Last week, I had the pleasure of mentoring two sharp young men. By day, they have marketing jobs, but by night and over weekends, they are prepping an entrepreneurial endeavor, and asked me to offer up some advice on the concept.
Not that I am the world’s most astute investor or business brain, but the fact that I co-founded and sold a tech business a few years ago (Airborne Mobile), and that I’m currently helping to fund and launch a new one, led them to reach out for a casual evaluation.
Now for reasons of confidentiality, I can’t divulge their names or the nature of their business, but for purposes of this post, they’re kinda irrelevant anyway. This week’s learning was inspired by the opening statement of their presentation, where they said:
“Show of hands…how many of you actually click on Internet banner ads?”
I looked around the room. All hands were on deck. None were even twitching to be raised.
Except for mine.
“Look guys,” I said sincerely, “I can’t say I do it regularly, but frankly, from time-to-time, I actually do click on a banner ad or two. And I promise you I am not alone”

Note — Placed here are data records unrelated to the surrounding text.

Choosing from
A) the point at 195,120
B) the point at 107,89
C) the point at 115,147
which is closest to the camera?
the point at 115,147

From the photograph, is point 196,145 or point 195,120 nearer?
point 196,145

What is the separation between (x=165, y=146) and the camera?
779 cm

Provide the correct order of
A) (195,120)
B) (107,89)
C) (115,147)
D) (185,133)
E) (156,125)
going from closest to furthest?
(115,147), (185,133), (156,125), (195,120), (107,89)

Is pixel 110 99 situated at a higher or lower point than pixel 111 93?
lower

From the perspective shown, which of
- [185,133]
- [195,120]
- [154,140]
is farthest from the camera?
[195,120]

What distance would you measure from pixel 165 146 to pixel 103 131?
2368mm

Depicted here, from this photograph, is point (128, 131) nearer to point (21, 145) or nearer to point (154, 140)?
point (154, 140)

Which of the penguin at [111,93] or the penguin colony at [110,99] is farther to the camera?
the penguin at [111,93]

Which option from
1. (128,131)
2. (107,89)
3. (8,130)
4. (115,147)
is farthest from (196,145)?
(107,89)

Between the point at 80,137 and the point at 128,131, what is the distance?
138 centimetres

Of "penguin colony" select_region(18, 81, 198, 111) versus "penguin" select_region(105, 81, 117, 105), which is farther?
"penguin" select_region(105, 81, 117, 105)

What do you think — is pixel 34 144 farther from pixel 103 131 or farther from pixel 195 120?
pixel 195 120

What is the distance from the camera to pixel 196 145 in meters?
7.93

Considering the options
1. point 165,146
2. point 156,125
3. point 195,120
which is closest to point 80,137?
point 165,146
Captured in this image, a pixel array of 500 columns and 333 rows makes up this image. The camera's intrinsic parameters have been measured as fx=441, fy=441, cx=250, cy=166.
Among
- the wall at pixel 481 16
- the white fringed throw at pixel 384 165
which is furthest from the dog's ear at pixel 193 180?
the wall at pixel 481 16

“Look, I know all the stats; how ineffective they are, how everyone hates them, etc. But I also know if they didn’t work AT ALL, they wouldn’t be there.
"Click-thru rates may be miniscule, and I don’t want to disparage well-intended marketing folk, but like spammers who send out multiple-millions of bait emails, sometimes all a banner ad needs is a teeny fraction of a percent reaction to make money.”
But that wasn’t the point.
By starting a presentation with a question that COULD be contradicted, the young entrepreneurs were jeopardizing the credibility of every further point they wanted to make. (It reminded me of an occasion years ago when I found an error my accountant made in the first few lines of my tax return; I doubted every other figure from that point on.)
Worse yet, and pardon the mild profanity,
it provided something that I call
It’s one thing to be honest and straightforward, which is what was expected from me.
It’s quite another to gleefully torpedo a presentation for sport, which is the dastardly domain of the Asshole.
Unfortunately, I’ve been privy to that situation a number of times; be they when I was standing in front of a boardroom of people as a presenter, or seated amongst them as a presentee. Everyone else may be rolling their eyes, but those of the Asshole are laser-focused on destruction.
For an Asshole, making the point isn’t enough; driving it home uncomfortably and seizing the moment to scuttle subsequent next steps in a presentation is. And this sadistic behavior (often in the guise of “ah, this’ll toughen them up!”) isn’t limited to presentations; it rears its ugly, festering head in simple, everyday meetings on a frequent basis as well.
Now try as we may, there’s no proper way
to prevent the Asshole from
attending a presentation or meeting.
But by knowing and understanding his or her modus operandi, we can at least be prepared for it…and minimize it, if we indeed have to deal with it at all.
To start, know your facts.
And to know enough to deflectingly say “I’ll get back to you on that” if for some reason you DON’T know them.
Next point is to think like an Asshole.
Find your weak points, the lob balls that will be jumped on with a truncheon, and eliminate them. If you can’t get rid of them, pad them…then question whether you’re even on the right path. If you’re gonna go down, better you control the descent than be kicked down a long mineshaft by someone else.
The key point is to maintain control of every one of your presentations.
Giving up the reigns puts someone else in the driver’s seat, which is a guaranteed recipe for calamity. Trust me, EVERY pitch you’ll make will be challenged…but the longer your maintain control, the more powerful a base (and shield) you build. What’s more, you may inadvertently address, even eliminate, someone’s genuine concern as your presentation rolls on to its finish.
But it will never even get close to finishing your pitch if you let an Asshole take over. You’ll have enough problems if he or she arrives unarmed; by providing Asshole Ammunition, you might as well not even start.
The exercise would be as futile as, uh…clicking a banner ad.